▶ EJERCICIO
Vuelve a escribir el fragmento del texto sobre las bolas tailandesas que empieza en "Para lograr que" y termina en "en el esfínter.", pero cambia "paciencia" por "constancia".

▶ TEXTO PARA LEER
◆ ◆ ◆

Bolas tailandesas
Se introducen vía anal y se deben retirar en el momento del orgasmo de manera gradual, el ideal es coordinar su salida con las contracciones del suelo pélvico producidas por el orgasmo, así se intensifica el placer.
Para lograr que esta sea una práctica placentera se requiere paciencia y hacer las cosas lentamente, para irse acostumbrando progresivamente. Los primeros días es recomendable comenzar masajeando la zona externamente con mucho lubricante, y una vez gusta y da placer se puede continuar con la penetración del dedo pequeño durante el tiempo necesario para que la persona se acostumbre y resulte algo excitante y placentero. Sin olvidar masajear la zona, el siguiente paso consistiria en la penetración de un dedo mediano, y posteriormente dos dedos. Cuando se pueden introducir dos dedos y girarlos produciendo placer se puede intentar la penetración con el pene o con un dildo. Si en cualquier momento la persona refiere dolor o quemazón se debe detener la práctica para evitar posibles lesiones en el esfínter.
Es recomendable utilizar siempre un buen lubricante en este tipo de práctica, ya sea de base acuosa o silicona (nunca aceites ni vaselinas), ya que facilita la inserción de los dedos, del pene o de cualquier juguete.

◆ ◆ ◆

▶ LÍNEAS DADAS
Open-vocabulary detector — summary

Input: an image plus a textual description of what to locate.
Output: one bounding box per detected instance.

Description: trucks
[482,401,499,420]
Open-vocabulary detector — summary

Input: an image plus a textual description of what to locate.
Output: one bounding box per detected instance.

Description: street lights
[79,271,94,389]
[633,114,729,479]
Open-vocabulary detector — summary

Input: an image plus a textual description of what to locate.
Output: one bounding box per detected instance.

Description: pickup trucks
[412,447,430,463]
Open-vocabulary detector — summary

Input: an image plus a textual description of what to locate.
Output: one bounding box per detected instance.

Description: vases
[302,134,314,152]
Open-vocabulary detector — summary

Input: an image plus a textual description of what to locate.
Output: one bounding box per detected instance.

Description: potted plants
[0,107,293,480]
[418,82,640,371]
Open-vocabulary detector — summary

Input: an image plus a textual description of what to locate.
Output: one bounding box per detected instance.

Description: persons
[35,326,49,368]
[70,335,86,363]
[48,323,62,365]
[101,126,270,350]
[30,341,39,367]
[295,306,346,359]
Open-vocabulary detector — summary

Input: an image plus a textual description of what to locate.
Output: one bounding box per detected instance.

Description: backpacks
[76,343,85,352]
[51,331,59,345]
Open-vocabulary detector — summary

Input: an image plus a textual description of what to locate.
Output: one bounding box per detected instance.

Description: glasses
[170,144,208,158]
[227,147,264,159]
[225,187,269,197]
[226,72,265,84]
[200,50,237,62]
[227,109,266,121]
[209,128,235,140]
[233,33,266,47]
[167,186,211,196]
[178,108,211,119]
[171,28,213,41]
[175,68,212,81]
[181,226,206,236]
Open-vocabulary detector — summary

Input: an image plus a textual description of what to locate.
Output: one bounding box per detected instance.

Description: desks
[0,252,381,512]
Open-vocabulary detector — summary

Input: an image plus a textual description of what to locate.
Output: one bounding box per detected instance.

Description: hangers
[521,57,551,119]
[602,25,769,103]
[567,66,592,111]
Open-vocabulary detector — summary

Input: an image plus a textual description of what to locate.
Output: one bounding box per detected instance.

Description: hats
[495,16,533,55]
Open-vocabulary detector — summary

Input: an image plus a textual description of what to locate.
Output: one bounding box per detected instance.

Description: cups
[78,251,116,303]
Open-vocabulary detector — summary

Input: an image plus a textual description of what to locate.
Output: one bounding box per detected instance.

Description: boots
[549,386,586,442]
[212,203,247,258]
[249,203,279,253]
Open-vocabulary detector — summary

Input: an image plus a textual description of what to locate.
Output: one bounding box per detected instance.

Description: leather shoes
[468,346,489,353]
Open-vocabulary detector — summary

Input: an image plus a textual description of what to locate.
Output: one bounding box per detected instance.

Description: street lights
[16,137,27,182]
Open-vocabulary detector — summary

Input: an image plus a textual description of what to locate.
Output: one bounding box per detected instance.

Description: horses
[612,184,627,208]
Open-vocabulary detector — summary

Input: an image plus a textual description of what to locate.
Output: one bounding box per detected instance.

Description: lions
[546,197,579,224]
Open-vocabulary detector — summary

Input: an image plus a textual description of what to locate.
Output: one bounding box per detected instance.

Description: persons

◆ ◆ ◆

▶ RESULTADO
Para lograr que esta sea una práctica placentera se requiere constancia y hacer las cosas lentamente, para irse acostumbrando progresivamente. Los primeros días es recomendable comenzar masajeando la zona externamente con mucho lubricante, y una vez gusta y da placer se puede continuar con la penetración del dedo pequeño durante el tiempo necesario para que la persona se acostumbre y resulte algo excitante y placentero. Sin olvidar masajear la zona, el siguiente paso consistiria en la penetración de un dedo mediano, y posteriormente dos dedos. Cuando se pueden introducir dos dedos y girarlos produciendo placer se puede intentar la penetración con el pene o con un dildo. Si en cualquier momento la persona refiere dolor o quemazón se debe detener la práctica para evitar posibles lesiones en el esfínter.